Era la entrada a su primer informe de gobierno, pero también el ritual de consagración de su imagen: la sonrisa amplia, el andar resguardado por escoltas, el contacto con la gente convertido en espectáculo, mientras las palmas no dejaban de sonar como un eco que anunciaba la legitimidad del momento.

La voz en off anunció con entusiasmo a diecisiete invitados especiales, aunque en el recinto había muchos más deseosos de aparecer en el libreto. La ironía —querido lector— fue que se nombró a Indira Paola López Carreto, senadora suplente de José Ramón Gómez Leal, pero no se mencionó a la senadora titular, Olga Sosa.

Su ausencia en la voz resonó más fuerte que cualquier presentación. En el aire quedó flotando un silencio pesado, como esas presencias que no se nombran pero que todos saben que están ahí. Entre los pasillos, algunos creyeron sentir un murmullo, otros una sombra que se deslizaba entre las sillas. Un fantasma político, intangible pero cargado de historias: apoyos sociales disfrazados de otra cosa, cifras que no cuadran. Nada se dijo, pero todo se entendió.

Y así, querido lector, en medio del bullicio y los aplausos, lo más elocuente fue lo que no se escuchó: el nombre ausente que flotaba como espectro en el Mundo Nuevo.

Querido lector, bajo la penumbra solemne del Mundo Nuevo se encendió una escena que parecía arrancada de un teatro antiguo: en la primera fila, tres rostros conocidos aguardaban como personajes invocados por el guion de la memoria. Jesús de la Garza Díaz del Guante, Homar Zamorano Ayala y Alfonso Sánchez Garza, ex alcaldes de distintos momentos, se convirtieron en un trío de testigos convocados por el destino para presenciar la puesta en escena del jovencito alcalde Alberto Granados.

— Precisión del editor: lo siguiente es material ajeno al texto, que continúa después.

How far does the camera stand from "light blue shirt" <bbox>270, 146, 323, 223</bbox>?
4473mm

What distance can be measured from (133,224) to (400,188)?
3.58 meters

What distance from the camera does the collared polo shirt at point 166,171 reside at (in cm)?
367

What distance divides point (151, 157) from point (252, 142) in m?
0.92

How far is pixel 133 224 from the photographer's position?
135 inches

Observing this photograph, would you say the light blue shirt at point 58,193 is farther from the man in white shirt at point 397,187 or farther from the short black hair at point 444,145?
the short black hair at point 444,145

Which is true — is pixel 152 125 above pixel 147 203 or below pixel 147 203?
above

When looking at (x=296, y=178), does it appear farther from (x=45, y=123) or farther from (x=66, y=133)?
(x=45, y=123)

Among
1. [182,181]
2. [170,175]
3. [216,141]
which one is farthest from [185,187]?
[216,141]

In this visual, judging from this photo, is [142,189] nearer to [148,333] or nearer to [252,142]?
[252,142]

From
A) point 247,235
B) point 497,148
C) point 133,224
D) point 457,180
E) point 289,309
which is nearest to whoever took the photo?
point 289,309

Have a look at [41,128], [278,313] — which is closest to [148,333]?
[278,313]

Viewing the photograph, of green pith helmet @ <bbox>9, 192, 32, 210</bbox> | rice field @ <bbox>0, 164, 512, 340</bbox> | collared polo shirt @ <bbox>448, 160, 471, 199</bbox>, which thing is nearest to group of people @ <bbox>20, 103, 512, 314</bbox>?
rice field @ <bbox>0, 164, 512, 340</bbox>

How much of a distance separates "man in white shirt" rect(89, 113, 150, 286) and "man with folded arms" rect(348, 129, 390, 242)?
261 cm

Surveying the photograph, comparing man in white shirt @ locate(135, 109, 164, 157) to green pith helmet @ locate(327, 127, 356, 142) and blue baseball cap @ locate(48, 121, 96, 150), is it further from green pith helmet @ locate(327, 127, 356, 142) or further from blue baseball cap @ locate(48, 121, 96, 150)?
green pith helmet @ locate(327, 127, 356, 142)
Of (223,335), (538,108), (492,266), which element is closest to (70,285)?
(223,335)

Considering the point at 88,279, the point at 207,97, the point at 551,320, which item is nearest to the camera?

Lo sorprendente no fue su presencia, sino su rareza: de once expresidentes municipales aún vivos, solo tres acudieron a la cita. El cálculo aritmético es sencillo, pero su peso simbólico resulta más profundo: la historia política de Matamoros, vasta y dispersa en nombres y heridas, se redujo a tres figuras sentadas lado a lado, como si el tiempo hubiese jugado a alinearlas para certificar con sus gestos que la rueda del poder sigue girando.

Allí estaba Jesús de la Garza, con gesto afable y aplauso solemne, como un patriarca bonachón que todavía encuentra gusto en los rituales públicos. A su lado, Homar Zamorano, me pareció en esta ocasión de semblante severo, la mirada más cercana al crítico que al cómplice, como si en su silencio cargara las cuentas del pasado. Y ahí estaba también, Alfonso Sánchez, con sonrisa amplia, relajado, emanando calidez, como quien entiende que en política, al final, todo se convierte en recuerdo amable.

Tres estilos, tres épocas, tres formas de gobernar, comprimidas en un solo momento. Una postal que es también metáfora: el pasado y el presente de Matamoros compartiendo fila, mientras los ausentes —los otros ocho— se convierten en fantasmas que también dicen algo, pues a veces lo que no se muestra habla más que lo evidente. Así, querido lector, la política local se reveló como un álbum incompleto: no todos quieren aparecer en la foto, no todos aceptan volver al teatro donde fueron protagonistas. 

Y hablando de más ausencias, de los cuatro diputados que dicen representar a Matamoros, solo se presentaron dos: Isidro Vargas y Elifa Gómez. Brillaron por su ausencia Elvia Eguía y Víctor García. Y aquí, querido lector, comienza la danza de las sospechas: ¿no asistieron porque nunca fueron requeridos, o acaso sí fueron invitados y prefirieron convertir su ausencia en desaire? Esa duda quedó flotando en el aire de Mundo Nuevo como un murmullo incómodo, y como toda intriga política, solo el tiempo revelará la verdad.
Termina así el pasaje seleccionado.